Ewan's footsteps scuffed behind her and she knew he followed.

“We dinna have money - no' for our servants’ pay or food,” she continued. “So I did what any able daughter with a bit of knowledge would do; I went to Edinburgh to become a lady's maid. Only they dinna make much money. Certainly no' enough to run a household.”

They left the shadow of the large barn and Freya squinted her eyes against the brilliant sunshine, grateful for the way it warmed her skin. So long as the wind didn't blow, the weather was quite pleasant.

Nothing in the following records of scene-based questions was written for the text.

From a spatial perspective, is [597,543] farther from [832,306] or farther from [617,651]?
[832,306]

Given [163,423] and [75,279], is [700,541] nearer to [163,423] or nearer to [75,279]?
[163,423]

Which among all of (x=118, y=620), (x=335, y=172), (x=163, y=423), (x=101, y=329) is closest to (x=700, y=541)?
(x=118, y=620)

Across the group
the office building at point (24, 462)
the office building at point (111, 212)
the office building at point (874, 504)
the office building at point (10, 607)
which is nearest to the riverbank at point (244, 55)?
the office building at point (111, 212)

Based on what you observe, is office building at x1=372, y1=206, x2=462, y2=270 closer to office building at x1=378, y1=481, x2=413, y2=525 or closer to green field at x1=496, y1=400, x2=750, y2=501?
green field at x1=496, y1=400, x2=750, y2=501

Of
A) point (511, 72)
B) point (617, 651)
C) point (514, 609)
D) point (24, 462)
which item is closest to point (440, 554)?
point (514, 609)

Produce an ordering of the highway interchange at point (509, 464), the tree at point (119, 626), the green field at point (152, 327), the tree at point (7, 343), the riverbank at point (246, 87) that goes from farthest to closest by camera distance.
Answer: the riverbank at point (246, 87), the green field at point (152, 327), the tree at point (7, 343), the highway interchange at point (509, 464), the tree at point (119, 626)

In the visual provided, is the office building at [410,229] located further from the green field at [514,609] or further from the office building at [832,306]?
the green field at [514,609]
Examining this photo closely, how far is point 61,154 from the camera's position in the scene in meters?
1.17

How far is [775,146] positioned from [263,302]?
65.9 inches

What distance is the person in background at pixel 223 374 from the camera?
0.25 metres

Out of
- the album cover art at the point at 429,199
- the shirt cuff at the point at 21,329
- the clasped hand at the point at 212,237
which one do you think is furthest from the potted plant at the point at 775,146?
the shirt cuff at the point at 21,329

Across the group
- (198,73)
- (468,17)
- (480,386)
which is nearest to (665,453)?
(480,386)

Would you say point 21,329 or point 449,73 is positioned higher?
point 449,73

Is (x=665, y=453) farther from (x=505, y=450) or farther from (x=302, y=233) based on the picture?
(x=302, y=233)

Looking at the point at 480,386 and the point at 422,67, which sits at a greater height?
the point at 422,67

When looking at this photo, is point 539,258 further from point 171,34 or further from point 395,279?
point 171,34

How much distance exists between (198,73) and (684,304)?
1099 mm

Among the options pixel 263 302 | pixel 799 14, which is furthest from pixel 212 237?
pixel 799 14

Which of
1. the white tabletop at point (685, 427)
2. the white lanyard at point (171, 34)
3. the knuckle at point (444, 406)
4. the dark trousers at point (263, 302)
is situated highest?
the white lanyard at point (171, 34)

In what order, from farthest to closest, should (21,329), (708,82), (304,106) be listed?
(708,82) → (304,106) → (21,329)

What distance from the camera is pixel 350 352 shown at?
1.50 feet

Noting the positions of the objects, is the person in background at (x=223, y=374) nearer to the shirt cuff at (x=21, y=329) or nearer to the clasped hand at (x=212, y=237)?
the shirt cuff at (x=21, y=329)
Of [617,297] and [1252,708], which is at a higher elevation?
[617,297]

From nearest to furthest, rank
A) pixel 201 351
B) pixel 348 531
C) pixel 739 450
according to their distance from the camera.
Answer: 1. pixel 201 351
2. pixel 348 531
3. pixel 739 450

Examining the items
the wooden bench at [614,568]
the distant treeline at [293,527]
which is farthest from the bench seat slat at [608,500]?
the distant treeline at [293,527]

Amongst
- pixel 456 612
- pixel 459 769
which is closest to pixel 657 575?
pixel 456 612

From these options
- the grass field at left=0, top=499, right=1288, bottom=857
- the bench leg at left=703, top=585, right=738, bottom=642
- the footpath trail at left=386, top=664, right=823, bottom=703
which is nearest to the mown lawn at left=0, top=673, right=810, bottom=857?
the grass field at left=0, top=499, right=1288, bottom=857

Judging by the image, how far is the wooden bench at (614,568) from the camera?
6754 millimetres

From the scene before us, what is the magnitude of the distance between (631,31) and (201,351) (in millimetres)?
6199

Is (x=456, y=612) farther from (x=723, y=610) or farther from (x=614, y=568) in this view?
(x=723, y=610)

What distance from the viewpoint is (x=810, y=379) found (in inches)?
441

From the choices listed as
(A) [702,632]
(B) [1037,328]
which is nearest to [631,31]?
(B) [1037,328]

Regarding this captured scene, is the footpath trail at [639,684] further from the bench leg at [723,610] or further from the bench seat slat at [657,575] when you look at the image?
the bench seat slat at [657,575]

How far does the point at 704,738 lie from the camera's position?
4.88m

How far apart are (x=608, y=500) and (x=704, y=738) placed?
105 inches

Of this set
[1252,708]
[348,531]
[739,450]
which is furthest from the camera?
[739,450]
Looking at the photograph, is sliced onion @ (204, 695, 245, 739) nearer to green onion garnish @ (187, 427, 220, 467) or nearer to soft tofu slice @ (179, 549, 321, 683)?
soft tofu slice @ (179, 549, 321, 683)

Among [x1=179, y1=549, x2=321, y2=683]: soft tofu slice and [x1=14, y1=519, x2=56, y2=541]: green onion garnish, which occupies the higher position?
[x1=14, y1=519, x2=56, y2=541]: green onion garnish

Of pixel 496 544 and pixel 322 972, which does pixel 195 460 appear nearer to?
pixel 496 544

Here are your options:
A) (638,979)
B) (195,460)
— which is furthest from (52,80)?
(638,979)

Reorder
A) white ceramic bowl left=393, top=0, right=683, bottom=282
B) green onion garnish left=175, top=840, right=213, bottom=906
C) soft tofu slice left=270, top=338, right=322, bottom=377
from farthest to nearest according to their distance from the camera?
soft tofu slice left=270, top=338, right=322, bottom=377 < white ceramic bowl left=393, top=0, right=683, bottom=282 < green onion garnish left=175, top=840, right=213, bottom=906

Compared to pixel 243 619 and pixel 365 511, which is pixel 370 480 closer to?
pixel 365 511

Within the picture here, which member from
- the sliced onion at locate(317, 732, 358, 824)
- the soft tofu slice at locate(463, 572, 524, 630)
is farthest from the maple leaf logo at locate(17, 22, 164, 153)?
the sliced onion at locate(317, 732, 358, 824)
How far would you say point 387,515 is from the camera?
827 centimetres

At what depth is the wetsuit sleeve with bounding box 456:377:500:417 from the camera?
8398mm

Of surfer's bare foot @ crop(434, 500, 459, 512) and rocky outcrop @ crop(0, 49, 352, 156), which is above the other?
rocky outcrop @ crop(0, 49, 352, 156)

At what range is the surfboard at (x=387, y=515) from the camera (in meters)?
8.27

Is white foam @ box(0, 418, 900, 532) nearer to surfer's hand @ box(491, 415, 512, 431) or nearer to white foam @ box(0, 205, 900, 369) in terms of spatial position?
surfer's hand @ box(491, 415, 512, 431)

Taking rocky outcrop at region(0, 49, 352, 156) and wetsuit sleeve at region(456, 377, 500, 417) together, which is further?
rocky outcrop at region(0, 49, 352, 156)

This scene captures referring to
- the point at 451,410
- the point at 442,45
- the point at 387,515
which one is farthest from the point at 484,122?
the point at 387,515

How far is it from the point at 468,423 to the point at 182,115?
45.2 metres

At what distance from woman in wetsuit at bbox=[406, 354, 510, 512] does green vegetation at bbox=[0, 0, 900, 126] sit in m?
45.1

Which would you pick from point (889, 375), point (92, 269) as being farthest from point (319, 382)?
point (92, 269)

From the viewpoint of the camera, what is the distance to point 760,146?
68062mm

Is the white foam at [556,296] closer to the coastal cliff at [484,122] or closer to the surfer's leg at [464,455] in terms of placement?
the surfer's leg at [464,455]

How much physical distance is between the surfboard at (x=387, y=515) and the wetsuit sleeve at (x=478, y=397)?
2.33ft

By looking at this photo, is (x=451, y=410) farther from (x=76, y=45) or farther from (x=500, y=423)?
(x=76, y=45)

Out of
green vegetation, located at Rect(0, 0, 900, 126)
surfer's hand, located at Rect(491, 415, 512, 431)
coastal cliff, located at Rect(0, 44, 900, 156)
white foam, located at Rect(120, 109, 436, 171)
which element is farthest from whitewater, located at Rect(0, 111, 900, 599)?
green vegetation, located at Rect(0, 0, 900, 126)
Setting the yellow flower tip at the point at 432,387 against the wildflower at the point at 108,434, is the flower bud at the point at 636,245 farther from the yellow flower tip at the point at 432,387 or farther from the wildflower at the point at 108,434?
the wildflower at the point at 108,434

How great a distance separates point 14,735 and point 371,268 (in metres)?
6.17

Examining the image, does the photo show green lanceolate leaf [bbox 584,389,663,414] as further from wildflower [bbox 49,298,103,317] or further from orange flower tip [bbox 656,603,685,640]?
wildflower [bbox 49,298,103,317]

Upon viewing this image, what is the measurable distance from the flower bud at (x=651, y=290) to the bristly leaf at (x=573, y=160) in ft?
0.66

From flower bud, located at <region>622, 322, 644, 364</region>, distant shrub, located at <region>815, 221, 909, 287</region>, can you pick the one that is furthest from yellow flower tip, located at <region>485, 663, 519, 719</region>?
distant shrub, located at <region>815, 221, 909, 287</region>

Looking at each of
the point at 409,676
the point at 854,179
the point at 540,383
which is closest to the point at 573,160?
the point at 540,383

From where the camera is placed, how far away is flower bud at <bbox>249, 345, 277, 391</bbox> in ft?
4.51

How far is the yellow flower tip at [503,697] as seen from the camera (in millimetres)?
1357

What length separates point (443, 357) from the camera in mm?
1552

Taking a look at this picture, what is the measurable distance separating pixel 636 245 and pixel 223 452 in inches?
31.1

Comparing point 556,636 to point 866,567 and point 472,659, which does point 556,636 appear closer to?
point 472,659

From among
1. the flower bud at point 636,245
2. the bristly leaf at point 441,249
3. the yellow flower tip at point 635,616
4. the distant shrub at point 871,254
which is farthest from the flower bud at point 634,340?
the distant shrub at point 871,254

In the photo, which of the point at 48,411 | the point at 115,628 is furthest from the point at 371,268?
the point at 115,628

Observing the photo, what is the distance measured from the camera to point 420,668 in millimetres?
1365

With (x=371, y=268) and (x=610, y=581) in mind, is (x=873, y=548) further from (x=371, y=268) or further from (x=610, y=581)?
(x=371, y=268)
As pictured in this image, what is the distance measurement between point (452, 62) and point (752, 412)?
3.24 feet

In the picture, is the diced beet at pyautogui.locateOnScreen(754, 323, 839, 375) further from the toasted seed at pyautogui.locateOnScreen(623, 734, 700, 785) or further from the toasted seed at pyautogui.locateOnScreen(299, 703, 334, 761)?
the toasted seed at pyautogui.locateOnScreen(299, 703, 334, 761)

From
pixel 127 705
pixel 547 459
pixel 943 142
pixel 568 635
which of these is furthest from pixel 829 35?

“Several other girls realized how little money a lady's maid position paid and turned to whoring.” She continued on in the direction of the house as if she were speaking of the weather and not prostitution. “Only many of them couldna deal with the more difficult parts of exacting payment and speaking up for themselves. So I stepped in to help. I’ve no’ ever been shy. The ladies started to give me a cut of their wages for my aid. After a while, I built up enough to no' only help my family, but also help the ladies have a place to go - to get them off the streets. I set up Molly's - no' just for whores to be safe, but for women to come when they fall on hard times, to educate them to be ladies and have any job they wanted.”

“There really was no other way?” he asked from beside her.

She stopped and turned to him. Heat blazed in her cheeks at his ignorant statement, and in that one moment, she wondered how she'd even allowed him to kiss her. “Apparently, ye've no' paid much mind to the jobs open to a woman. Judge me if ye want - for owning a brothel, for selling sex, for being a virgin who peddles whores, but I never meant for any of this to happen. And I’m damn proud of what I’ve done.”

She stepped toward him and pushed her finger into his hard chest. “I imagine ye thought deserters of the military were awful sinners before you became one yerself. The black and white of the world is harder to see when your own life blurs into gray.”

He opened his mouth to speak, but she strode onto the porch and into the house, her steps sharp on the wooden floorboards. She slammed through the front door and marched over to the fire to warm her cold, red hands. Her fingers shook where she held them to the heat.

In fact, her insides quivered as well, lit by the force of her defense, the true understanding of what had transpired between them, the power of her emotions swirling through her. Excitement, anger, fear, elation, attraction, frustration - an overwhelming mix of everything conflicting.

Her gaze wandered to the closed door. It did not open.

She had expected Ewan to wander in and come after her with an apology. She stared harder at the door, willing it to open, willing a stubborn man with too much moral fortitude for any one person to walk through it and call out to her with a much-deserved apology.

It remained closed.

She crossed the room in a petty huff and looked out the square pane of glass to the gray, dead world of winter outside. Her heart went heavy and dipped low in her chest. Ewan was gone.